▸ Exercise directions:
I need all the entries repeated exactly as written.
::::
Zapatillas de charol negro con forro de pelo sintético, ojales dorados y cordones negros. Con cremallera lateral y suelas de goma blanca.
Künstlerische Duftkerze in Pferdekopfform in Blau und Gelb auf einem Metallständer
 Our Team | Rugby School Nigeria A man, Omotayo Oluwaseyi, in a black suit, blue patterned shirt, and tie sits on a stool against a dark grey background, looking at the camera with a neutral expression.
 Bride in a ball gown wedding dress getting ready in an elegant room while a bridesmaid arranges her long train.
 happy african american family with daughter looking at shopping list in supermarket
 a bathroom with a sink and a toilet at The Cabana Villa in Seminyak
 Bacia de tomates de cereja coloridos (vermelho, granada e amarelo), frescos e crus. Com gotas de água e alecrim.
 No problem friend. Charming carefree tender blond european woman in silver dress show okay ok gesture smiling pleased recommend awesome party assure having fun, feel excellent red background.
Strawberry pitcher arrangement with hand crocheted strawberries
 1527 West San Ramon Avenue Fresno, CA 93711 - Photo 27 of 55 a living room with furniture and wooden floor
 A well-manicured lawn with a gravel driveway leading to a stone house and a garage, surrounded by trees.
::::
▸ Worked solution:
Zapatillas de charol negro con forro de pelo sintético, ojales dorados y cordones negros. Con cremallera lateral y suelas de goma blanca.
Künstlerische Duftkerze in Pferdekopfform in Blau und Gelb auf einem Metallständer
 Our Team | Rugby School Nigeria A man, Omotayo Oluwaseyi, in a black suit, blue patterned shirt, and tie sits on a stool against a dark grey background, looking at the camera with a neutral expression.
 Bride in a ball gown wedding dress getting ready in an elegant room while a bridesmaid arranges her long train.
 happy african american family with daughter looking at shopping list in supermarket
 a bathroom with a sink and a toilet at The Cabana Villa in Seminyak
 Bacia de tomates de cereja coloridos (vermelho, granada e amarelo), frescos e crus. Com gotas de água e alecrim.
 No problem friend. Charming carefree tender blond european woman in silver dress show okay ok gesture smiling pleased recommend awesome party assure having fun, feel excellent red background.
Strawberry pitcher arrangement with hand crocheted strawberries
 1527 West San Ramon Avenue Fresno, CA 93711 - Photo 27 of 55 a living room with furniture and wooden floor
 A well-manicured lawn with a gravel driveway leading to a stone house and a garage, surrounded by trees.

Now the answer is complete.